__Task goal__
Every line from the one that holds "Which is positioned bottommost out of" through the final line should be returned exactly. Omit the pictures.

__Given records__
-- Begin --
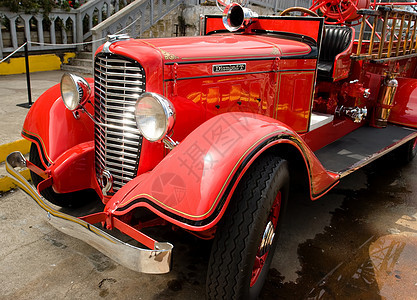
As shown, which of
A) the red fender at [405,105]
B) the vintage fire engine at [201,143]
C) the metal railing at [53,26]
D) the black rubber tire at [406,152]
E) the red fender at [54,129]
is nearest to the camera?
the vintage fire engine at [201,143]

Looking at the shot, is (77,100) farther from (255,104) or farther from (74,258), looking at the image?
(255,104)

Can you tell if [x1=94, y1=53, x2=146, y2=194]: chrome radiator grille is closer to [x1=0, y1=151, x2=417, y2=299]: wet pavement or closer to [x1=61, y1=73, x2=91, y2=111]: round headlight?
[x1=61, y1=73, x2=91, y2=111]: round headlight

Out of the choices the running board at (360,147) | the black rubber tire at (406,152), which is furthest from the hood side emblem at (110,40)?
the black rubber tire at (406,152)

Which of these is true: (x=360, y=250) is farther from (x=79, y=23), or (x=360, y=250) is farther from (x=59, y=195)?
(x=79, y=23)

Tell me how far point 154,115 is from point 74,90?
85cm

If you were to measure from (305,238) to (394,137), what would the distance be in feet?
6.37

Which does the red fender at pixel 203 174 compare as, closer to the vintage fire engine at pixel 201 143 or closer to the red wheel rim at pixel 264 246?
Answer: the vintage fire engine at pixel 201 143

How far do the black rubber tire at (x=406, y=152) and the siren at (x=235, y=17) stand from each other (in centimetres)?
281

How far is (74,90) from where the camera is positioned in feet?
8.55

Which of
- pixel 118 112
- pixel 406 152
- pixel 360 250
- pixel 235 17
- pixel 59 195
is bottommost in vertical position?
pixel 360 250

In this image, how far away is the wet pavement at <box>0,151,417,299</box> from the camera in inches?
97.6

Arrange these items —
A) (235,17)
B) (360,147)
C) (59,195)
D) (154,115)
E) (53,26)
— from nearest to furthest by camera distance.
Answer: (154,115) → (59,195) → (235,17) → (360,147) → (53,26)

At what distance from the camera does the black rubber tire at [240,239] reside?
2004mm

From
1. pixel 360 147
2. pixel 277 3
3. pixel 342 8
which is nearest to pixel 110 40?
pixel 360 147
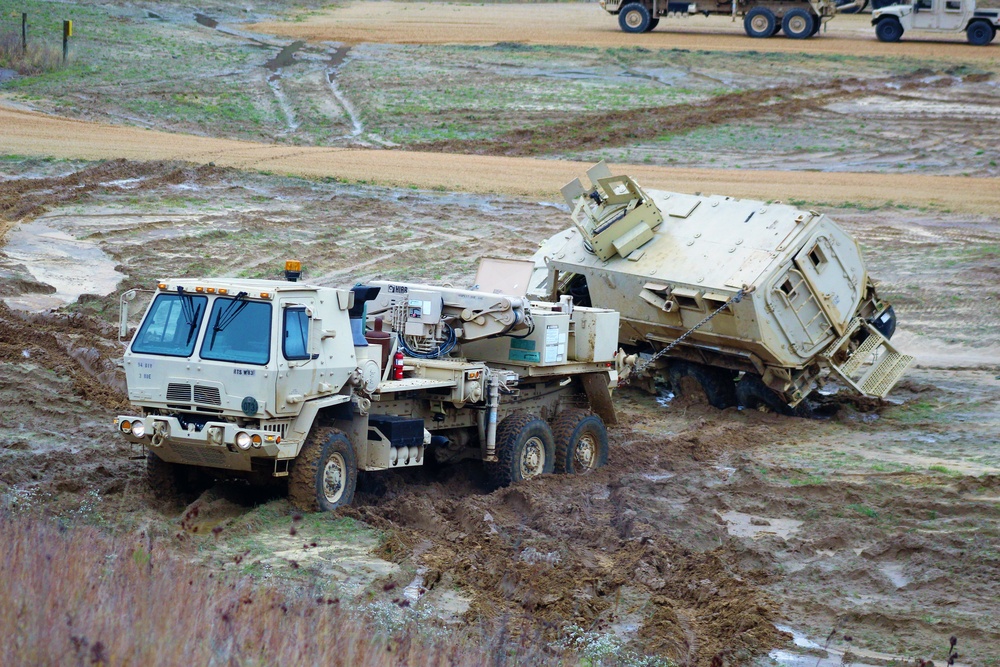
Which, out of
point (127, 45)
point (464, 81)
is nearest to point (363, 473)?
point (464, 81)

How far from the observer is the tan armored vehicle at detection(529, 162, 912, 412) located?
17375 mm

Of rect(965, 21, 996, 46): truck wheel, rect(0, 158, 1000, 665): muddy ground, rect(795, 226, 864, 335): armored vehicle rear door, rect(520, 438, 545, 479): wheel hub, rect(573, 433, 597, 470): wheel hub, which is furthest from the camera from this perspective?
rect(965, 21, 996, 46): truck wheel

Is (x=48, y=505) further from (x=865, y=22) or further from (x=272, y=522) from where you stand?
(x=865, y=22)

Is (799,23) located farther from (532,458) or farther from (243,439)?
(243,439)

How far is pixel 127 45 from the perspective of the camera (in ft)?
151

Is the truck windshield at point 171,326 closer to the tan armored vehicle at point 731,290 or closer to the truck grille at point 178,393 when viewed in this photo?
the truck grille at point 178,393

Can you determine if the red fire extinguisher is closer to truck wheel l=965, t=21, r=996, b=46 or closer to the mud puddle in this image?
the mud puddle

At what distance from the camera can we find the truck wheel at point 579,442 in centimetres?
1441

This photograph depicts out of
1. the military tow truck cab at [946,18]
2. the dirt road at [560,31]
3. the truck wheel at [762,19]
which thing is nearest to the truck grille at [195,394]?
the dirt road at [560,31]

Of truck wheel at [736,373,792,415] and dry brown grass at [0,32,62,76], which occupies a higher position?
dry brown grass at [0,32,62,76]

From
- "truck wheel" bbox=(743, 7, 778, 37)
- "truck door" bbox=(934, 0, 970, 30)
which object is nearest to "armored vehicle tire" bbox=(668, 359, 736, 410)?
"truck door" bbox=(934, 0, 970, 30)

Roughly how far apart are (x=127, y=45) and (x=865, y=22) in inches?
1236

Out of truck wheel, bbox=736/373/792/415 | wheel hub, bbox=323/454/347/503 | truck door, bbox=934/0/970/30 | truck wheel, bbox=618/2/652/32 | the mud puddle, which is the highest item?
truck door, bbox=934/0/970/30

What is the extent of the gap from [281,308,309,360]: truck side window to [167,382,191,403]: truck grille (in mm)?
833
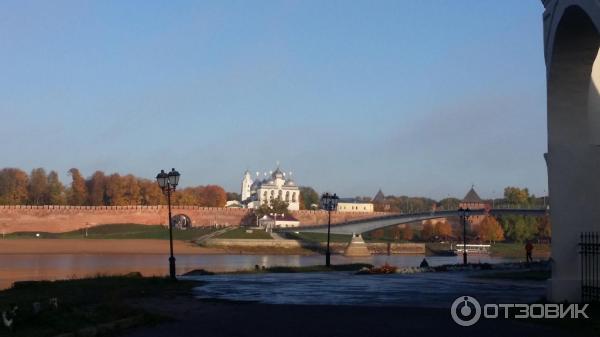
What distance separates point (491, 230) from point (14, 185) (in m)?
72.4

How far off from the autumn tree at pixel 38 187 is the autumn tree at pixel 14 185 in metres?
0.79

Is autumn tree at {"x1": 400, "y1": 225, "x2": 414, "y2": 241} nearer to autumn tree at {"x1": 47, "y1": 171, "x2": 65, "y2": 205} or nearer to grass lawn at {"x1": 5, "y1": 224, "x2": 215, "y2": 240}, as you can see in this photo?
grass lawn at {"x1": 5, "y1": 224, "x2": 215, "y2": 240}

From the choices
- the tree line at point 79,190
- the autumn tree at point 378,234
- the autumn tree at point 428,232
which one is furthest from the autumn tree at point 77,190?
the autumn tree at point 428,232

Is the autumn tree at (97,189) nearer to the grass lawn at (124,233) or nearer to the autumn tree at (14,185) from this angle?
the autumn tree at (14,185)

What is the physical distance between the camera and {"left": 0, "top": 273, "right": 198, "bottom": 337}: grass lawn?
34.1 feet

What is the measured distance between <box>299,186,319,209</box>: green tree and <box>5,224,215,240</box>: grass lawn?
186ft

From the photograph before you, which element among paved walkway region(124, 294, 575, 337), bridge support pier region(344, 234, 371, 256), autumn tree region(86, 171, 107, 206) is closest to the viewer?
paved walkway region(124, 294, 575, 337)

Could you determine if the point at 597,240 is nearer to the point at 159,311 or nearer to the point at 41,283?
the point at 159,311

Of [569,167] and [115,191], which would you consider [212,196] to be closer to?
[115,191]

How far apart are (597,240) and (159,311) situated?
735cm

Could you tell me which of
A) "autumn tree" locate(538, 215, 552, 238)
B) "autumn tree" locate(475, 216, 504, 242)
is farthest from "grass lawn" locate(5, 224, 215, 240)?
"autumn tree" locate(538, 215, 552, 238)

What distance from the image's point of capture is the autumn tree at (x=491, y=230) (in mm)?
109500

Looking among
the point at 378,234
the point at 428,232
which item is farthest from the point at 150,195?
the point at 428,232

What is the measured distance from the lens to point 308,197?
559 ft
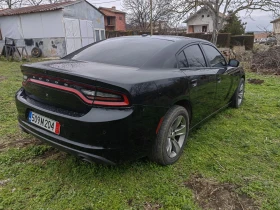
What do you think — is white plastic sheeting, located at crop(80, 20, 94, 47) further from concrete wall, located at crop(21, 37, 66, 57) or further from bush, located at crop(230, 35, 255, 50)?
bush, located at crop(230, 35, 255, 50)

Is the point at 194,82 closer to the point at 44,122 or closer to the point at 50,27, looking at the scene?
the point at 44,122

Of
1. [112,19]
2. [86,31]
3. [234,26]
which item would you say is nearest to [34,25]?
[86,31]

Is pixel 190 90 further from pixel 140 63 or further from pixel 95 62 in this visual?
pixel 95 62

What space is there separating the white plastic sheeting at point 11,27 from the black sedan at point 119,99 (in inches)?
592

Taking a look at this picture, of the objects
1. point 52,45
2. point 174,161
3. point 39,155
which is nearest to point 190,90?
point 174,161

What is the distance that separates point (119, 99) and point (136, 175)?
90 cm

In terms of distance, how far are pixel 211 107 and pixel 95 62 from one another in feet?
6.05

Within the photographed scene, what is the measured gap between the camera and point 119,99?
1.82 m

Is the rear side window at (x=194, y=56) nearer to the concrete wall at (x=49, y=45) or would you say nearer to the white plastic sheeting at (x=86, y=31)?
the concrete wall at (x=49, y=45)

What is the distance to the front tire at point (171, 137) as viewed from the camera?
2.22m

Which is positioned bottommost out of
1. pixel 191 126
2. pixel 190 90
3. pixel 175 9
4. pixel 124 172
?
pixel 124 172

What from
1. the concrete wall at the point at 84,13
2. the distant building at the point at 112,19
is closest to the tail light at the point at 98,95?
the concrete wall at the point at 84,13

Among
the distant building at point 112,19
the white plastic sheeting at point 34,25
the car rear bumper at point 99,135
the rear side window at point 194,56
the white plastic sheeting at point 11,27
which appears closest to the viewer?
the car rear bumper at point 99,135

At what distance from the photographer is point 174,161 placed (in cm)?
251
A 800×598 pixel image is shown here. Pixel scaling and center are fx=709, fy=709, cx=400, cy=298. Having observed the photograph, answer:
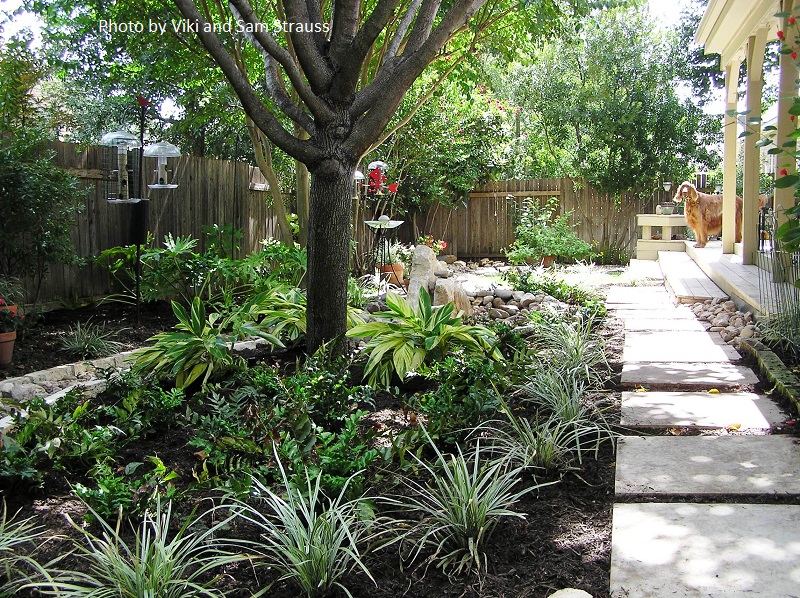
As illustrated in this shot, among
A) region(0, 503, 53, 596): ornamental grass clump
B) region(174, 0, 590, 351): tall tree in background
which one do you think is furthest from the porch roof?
-- End --
__Task solution__
Which is positioned bottommost out of
1. pixel 191 126
2. pixel 190 90
3. pixel 175 9
4. pixel 124 172
?
pixel 124 172

What from
1. the concrete wall at the point at 84,13
2. the distant building at the point at 112,19
is closest to the tail light at the point at 98,95?
the concrete wall at the point at 84,13

Among
the distant building at point 112,19
the white plastic sheeting at point 34,25
the car rear bumper at point 99,135
the rear side window at point 194,56
the white plastic sheeting at point 11,27
which appears closest to the viewer?
the car rear bumper at point 99,135

At what distance from the photographer is point 174,161 placed (in cm)?
251
A 800×598 pixel image is shown here. Pixel scaling and center are fx=709, fy=709, cx=400, cy=298. Having observed the photograph, answer:
As illustrated in this shot, among
A) region(0, 503, 53, 596): ornamental grass clump
B) region(174, 0, 590, 351): tall tree in background
which one do you think is furthest from the porch roof?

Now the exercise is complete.